**SET EXERCISE**.
Print the following records as they stand, from the line with "Referring to this" up to and including the line with "18.2 meters".

· · ·

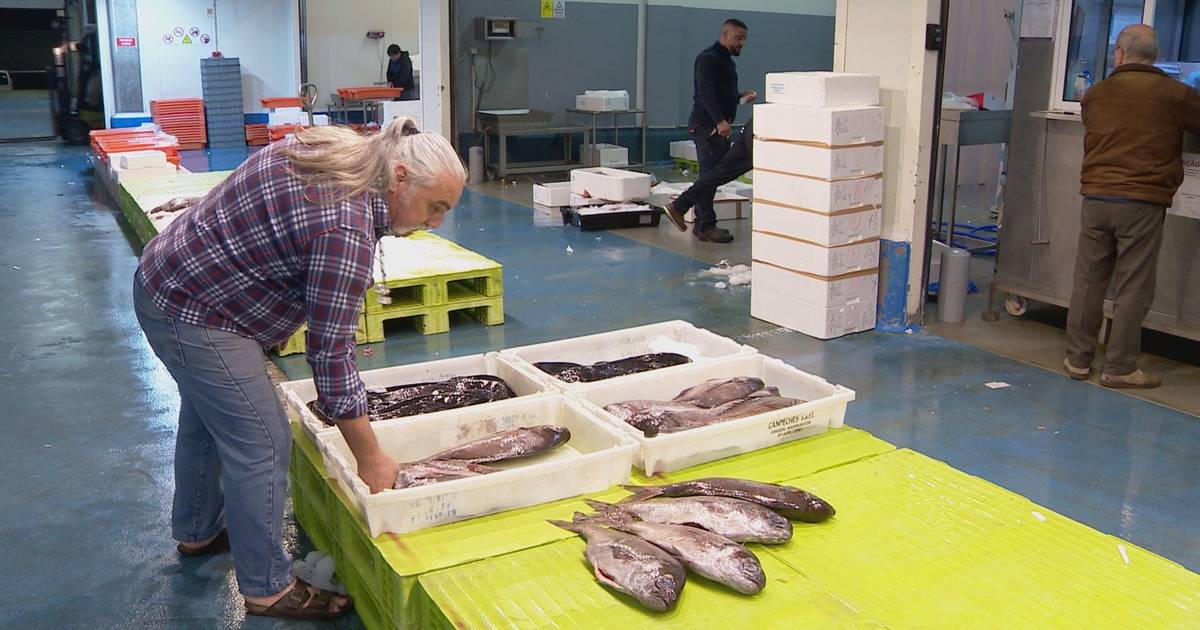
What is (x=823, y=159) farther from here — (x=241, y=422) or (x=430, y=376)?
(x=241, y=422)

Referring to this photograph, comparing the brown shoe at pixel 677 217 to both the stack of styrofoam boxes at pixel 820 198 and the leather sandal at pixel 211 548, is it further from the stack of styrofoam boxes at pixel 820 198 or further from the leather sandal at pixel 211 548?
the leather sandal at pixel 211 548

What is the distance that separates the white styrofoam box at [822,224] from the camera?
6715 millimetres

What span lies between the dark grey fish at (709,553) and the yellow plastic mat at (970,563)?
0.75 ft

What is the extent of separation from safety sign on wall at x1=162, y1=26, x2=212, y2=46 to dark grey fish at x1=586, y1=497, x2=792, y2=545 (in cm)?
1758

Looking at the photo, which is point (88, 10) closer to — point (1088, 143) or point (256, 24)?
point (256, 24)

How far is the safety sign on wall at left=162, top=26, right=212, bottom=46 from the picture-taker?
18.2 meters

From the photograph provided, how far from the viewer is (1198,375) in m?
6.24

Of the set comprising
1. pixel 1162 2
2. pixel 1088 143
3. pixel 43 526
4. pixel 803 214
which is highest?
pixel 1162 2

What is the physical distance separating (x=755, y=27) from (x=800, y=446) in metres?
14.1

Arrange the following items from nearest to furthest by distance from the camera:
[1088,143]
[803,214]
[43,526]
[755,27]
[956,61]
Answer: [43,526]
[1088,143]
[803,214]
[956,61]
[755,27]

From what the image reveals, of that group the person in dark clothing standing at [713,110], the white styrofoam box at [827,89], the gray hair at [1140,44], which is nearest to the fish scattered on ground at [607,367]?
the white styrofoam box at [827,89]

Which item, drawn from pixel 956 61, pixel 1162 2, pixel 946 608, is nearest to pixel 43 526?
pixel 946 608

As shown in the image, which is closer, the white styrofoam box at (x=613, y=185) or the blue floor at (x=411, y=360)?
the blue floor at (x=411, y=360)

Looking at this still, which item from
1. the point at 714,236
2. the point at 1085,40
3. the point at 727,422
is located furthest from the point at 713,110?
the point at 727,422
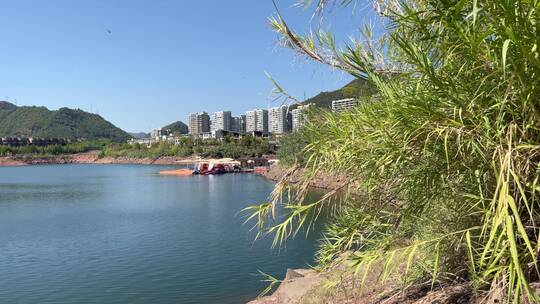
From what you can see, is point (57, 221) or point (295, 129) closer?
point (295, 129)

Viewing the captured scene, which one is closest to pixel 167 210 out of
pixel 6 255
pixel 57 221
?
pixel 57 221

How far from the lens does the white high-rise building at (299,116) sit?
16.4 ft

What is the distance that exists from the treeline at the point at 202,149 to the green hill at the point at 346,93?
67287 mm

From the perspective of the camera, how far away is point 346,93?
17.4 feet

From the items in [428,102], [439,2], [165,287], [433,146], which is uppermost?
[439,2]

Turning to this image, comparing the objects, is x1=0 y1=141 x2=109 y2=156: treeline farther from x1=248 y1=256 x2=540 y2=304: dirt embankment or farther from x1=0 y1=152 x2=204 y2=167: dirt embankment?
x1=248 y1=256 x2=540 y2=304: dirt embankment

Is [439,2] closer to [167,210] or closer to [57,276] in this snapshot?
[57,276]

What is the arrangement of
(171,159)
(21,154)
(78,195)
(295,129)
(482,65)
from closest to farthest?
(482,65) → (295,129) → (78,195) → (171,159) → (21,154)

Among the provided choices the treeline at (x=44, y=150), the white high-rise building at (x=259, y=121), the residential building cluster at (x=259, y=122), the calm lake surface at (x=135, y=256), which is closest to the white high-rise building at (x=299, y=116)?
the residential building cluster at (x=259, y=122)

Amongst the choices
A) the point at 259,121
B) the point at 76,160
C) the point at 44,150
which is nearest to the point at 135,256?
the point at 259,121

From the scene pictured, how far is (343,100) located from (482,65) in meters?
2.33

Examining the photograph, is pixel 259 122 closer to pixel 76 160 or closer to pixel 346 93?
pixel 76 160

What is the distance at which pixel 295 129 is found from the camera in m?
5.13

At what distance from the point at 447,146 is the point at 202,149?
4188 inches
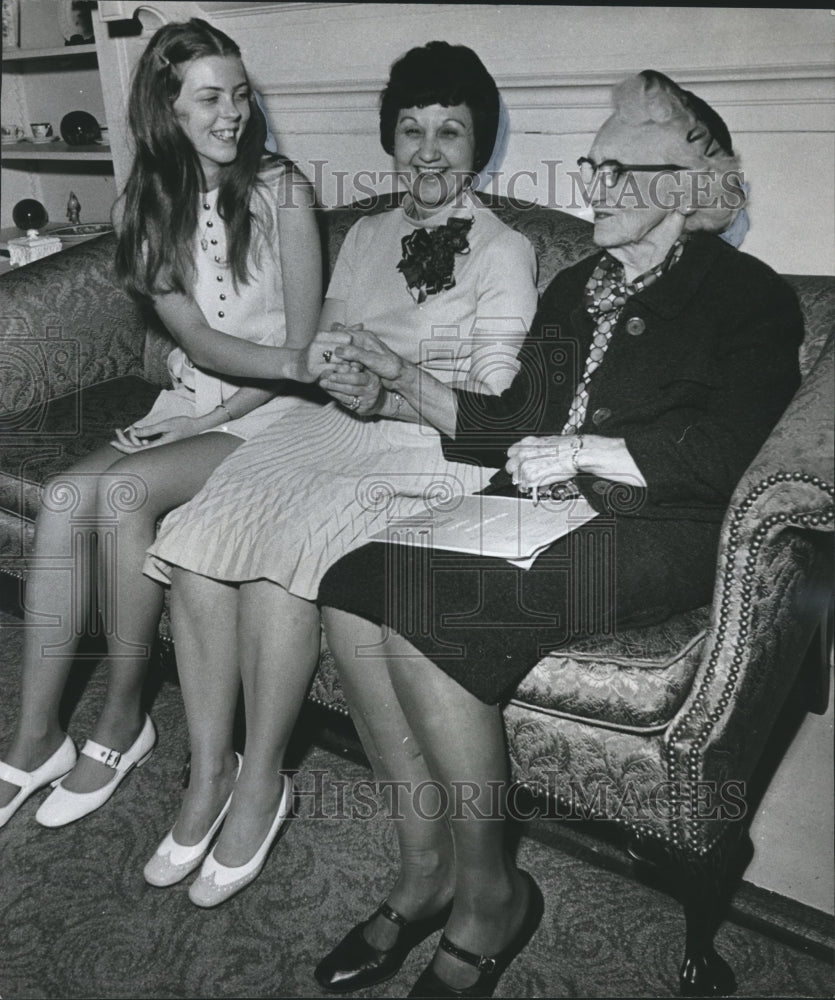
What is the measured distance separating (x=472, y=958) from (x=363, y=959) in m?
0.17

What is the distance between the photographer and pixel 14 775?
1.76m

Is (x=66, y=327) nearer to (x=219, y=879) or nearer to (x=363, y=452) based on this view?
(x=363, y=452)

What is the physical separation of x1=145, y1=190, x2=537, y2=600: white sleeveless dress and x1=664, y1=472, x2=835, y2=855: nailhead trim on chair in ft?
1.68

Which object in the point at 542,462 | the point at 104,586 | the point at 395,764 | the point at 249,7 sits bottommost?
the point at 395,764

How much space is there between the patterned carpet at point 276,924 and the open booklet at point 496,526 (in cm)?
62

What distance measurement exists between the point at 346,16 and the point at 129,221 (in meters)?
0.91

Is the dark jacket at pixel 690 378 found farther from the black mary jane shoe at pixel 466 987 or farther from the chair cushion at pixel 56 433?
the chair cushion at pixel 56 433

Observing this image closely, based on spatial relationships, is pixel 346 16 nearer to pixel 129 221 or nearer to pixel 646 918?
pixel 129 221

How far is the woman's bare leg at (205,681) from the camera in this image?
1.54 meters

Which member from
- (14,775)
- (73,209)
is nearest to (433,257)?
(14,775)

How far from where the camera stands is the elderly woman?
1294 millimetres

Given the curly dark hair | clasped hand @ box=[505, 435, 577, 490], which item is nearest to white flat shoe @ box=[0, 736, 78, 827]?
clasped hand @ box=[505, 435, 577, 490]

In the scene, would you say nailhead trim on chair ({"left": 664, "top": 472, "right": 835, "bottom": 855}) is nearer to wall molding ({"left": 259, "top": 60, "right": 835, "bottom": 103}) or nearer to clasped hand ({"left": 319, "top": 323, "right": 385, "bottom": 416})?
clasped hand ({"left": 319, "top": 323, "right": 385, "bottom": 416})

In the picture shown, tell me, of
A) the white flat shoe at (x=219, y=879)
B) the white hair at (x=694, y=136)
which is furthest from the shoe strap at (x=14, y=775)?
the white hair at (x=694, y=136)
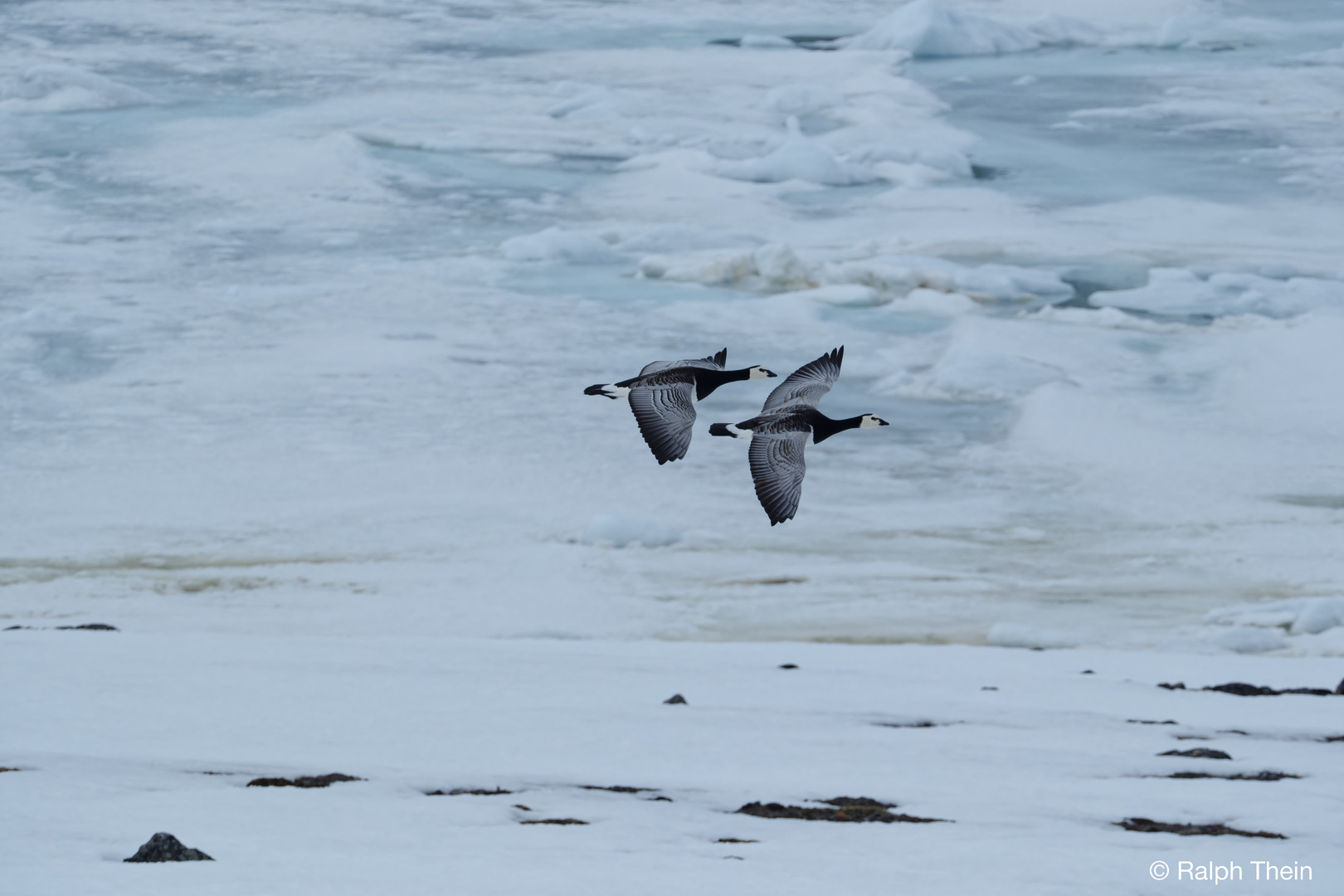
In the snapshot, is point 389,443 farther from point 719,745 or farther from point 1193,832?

· · ·

**IN RESPONSE**.
Referring to this photograph, comparing the brown shoe at pixel 677 217 to both the stack of styrofoam boxes at pixel 820 198 and the leather sandal at pixel 211 548, is it further from the stack of styrofoam boxes at pixel 820 198 or further from the leather sandal at pixel 211 548?
the leather sandal at pixel 211 548

What is the distance that separates the white styrofoam box at [822,224] from the camera?
6715 millimetres

What span lies between the dark grey fish at (709,553) and the yellow plastic mat at (970,563)?
0.75 ft

What is the extent of separation from safety sign on wall at x1=162, y1=26, x2=212, y2=46 to dark grey fish at x1=586, y1=497, x2=792, y2=545 (in cm)?
1758

Looking at the photo, which is point (88, 10) closer to — point (1088, 143) or point (256, 24)?
point (256, 24)

How far is the safety sign on wall at left=162, top=26, right=212, bottom=46 from the picture-taker?
18.2 meters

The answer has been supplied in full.